The important thing is to start down a path with a purpose that bridges where you are to where you want to be. If where you want to be changes, no problem, you can course correct. But if you don’t know where you are and have a realistic understanding of what is needed to get to desired state, you will end up unfocused and likely unsuccessful.
Early stage: Assess your data freedom
The foundational element for AIOps is the free flow of data from disparate tools into the big data repository. Accordingly, you must assess the ease and frequency with which you can get data out of your IT systems. The optimal model is streaming – being able to send data continuously in real-time.
Few IT monitoring and service desk tools support streaming of outbound data. They may support programmatic interaction via REST API in more current versions or iterations. However, if they are based on traditional relational data bases like Oracle or SQL, even having a programmatic interface doesn’t mean that they will be able to support streaming. The performance impact to production systems using relational data bases may be too great as they are not designed to support the continuous outflow of data.
Getting clear on your data streaming capabilities is an early and high-priority activity in developing an AIOps strategy. Answer these questions for each data source:
- How do I get data out of my current IT tools?
- What data can I get?
- Can I do it programmatically?
- How frequently can I do it?
The constraints you discover may cause you to change your data consolidation strategy (e.g. start with batch uploads vs streaming) or consider replacing your IT tools with ones that will support real-time data streaming.

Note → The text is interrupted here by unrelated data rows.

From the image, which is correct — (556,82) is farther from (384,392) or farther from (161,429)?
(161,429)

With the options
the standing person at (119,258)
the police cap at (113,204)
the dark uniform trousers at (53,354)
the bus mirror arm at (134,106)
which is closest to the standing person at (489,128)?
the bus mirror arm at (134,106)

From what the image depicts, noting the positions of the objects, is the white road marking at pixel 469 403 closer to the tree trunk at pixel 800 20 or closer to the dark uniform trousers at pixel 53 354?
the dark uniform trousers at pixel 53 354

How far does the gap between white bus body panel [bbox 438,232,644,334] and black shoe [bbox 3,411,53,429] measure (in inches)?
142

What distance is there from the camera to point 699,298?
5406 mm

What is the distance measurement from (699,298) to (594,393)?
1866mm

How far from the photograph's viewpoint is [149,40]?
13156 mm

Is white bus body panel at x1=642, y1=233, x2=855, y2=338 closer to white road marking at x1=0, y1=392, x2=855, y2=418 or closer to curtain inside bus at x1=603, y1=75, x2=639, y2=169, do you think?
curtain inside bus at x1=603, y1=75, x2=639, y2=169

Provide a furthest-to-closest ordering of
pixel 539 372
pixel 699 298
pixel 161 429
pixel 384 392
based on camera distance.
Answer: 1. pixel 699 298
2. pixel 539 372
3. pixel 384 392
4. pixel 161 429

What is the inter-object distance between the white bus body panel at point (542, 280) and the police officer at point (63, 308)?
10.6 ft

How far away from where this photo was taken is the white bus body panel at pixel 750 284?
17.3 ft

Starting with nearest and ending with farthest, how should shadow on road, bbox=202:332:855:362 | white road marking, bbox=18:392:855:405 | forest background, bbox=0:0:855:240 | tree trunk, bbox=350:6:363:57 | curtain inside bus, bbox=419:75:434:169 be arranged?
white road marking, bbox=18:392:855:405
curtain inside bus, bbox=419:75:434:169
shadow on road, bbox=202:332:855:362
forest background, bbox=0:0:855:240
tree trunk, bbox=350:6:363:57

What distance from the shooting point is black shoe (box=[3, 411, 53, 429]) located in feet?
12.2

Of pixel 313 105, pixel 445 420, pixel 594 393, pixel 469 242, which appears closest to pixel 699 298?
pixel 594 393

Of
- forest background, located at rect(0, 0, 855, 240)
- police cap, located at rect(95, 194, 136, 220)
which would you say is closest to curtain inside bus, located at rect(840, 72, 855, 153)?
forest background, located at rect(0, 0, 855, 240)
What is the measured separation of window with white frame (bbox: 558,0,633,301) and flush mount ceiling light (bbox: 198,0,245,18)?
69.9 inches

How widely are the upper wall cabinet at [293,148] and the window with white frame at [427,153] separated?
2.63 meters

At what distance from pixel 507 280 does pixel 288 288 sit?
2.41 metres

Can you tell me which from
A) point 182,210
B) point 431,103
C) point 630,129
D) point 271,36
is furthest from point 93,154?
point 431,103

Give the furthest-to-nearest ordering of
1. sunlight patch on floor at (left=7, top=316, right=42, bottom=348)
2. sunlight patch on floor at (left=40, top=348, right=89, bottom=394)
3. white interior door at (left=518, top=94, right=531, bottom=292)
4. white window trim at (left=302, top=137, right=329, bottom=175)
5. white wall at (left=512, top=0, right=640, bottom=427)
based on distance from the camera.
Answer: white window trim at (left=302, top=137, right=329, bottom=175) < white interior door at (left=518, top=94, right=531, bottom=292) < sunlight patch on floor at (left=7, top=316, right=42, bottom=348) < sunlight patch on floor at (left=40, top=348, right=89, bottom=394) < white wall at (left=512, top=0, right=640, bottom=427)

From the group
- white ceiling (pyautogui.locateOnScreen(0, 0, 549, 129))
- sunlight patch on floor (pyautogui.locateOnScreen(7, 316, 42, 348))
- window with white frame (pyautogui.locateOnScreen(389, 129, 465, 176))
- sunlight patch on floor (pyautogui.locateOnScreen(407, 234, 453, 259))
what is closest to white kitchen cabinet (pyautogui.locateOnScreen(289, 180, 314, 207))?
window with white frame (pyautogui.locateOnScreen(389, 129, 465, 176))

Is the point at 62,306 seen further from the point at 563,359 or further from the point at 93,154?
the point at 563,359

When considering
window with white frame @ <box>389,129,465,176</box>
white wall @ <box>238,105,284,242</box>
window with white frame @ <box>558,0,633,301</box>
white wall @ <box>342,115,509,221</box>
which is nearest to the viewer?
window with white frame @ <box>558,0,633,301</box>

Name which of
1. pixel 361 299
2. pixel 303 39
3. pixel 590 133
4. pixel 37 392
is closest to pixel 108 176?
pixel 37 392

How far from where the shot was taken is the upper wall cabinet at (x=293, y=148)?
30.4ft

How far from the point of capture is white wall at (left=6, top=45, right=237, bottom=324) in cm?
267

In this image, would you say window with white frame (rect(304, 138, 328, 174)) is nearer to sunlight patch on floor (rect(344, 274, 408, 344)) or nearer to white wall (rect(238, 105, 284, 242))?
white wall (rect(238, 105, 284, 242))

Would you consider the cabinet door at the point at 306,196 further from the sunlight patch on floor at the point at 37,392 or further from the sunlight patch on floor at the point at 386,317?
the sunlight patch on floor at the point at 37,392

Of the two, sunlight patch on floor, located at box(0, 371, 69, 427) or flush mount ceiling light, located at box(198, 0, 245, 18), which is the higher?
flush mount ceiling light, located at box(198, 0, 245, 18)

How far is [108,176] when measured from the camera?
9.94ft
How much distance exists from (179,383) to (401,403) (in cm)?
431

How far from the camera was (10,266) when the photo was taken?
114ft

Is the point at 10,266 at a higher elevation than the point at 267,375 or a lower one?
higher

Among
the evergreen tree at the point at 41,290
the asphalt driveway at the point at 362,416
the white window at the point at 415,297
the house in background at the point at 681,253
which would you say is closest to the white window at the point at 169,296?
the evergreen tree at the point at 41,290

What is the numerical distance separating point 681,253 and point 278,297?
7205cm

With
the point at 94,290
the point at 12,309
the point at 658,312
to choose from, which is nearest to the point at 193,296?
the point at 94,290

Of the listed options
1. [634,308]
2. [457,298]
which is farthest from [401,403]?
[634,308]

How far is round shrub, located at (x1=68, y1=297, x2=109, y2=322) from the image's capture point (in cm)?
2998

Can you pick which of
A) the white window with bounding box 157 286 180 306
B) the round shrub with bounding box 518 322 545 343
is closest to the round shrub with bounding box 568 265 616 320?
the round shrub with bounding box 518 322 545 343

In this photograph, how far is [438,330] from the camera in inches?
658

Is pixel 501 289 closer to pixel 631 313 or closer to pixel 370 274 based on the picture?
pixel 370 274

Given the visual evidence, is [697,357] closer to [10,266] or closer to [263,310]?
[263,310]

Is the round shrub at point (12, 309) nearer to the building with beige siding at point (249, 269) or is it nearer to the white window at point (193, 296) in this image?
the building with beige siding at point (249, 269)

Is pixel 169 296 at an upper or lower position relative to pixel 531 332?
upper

Early stage: Agree on a system of record
A second foundational element for AIOps is organizational alignment and communication. Suggesting that IT Operations and IT Service Management come together to review joint data requires that the teams agree on a ‘source of truth’ and establish a regular cadence of interaction with clear roles and responsibilities. The latter is a larger topic that requires a longer conversation I will pursue at a later date. Here I want to focus on making joint decisions based on shared data.
The data I’m speaking of here is not all the data that might flow into the AIOps big data store for analysis. It is the data required for IT leaders and practitioners to understand what is happening in their environment, understand what actions have been or can be taken, make decisions, and ultimately track their effectiveness. With respect to agreement on data, teams must determine:
- A minimum set of data that is required to overcome the limitations of the status quo
- Where the data is to reside
- The joint view/access that teams will share
In many mature IT organizations, that system is the Service Desk because in the traditional ITIL model, the Service Desk is where request, incident and change data was expected to co-exist. This model gets challenged, however, when DevOps teams use Jira to log defects and enhancements, use APM tools whose events and telemetry aren’t captured by IT Operations or Security teams are working independently to identify threats.

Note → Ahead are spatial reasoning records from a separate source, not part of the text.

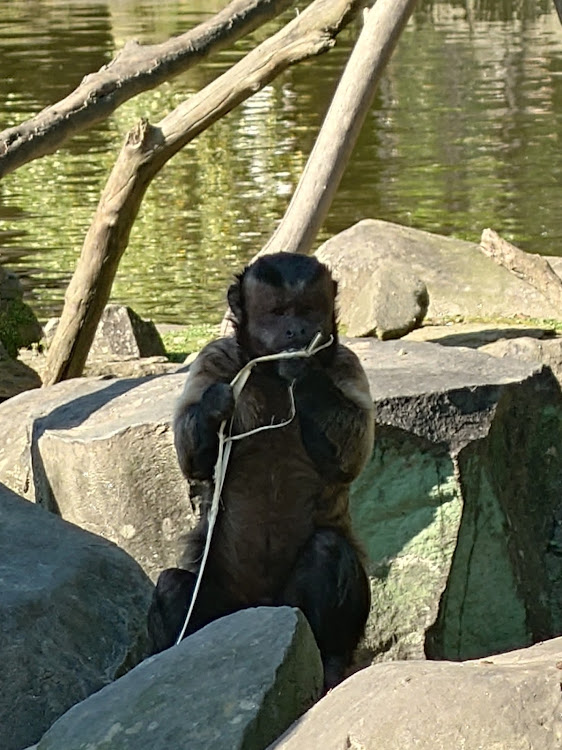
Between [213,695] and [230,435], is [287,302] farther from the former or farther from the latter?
[213,695]

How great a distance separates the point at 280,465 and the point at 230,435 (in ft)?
0.73

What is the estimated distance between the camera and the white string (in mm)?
4168

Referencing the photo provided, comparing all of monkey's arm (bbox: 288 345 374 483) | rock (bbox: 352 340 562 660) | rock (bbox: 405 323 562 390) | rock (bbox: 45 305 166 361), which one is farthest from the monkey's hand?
rock (bbox: 45 305 166 361)

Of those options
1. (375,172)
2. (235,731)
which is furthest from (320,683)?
(375,172)

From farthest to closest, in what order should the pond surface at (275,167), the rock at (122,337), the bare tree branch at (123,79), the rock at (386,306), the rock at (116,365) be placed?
the pond surface at (275,167) < the rock at (122,337) < the rock at (386,306) < the rock at (116,365) < the bare tree branch at (123,79)

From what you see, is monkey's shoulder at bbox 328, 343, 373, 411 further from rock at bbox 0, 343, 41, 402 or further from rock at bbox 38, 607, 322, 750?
rock at bbox 0, 343, 41, 402

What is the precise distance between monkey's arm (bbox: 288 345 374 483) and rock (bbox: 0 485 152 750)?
835mm

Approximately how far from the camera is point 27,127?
291 inches

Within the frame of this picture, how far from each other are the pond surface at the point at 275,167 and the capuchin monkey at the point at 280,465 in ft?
21.5

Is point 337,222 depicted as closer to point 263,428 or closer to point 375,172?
point 375,172

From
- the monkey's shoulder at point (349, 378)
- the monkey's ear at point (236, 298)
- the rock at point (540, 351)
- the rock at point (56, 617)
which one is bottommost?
the rock at point (540, 351)

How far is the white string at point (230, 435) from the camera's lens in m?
4.17

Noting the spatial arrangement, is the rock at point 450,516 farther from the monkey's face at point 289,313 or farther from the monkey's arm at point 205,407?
the monkey's face at point 289,313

Preparing to implement AIOps means identifying all of the effective causes and resultant indicators in your application, service or business value chain and putting a plan in place to bring that data together. You may leverage the big data platform if you can build meaningful dashboards on top of it that filter the mass aggregate of data for the specific uses of different IT audiences. Single data source – multiple views. However, it may make more sense in your environment to select a subset of data and feed it into (e.g. Jira tickets, APM events, etc.) your established system of record.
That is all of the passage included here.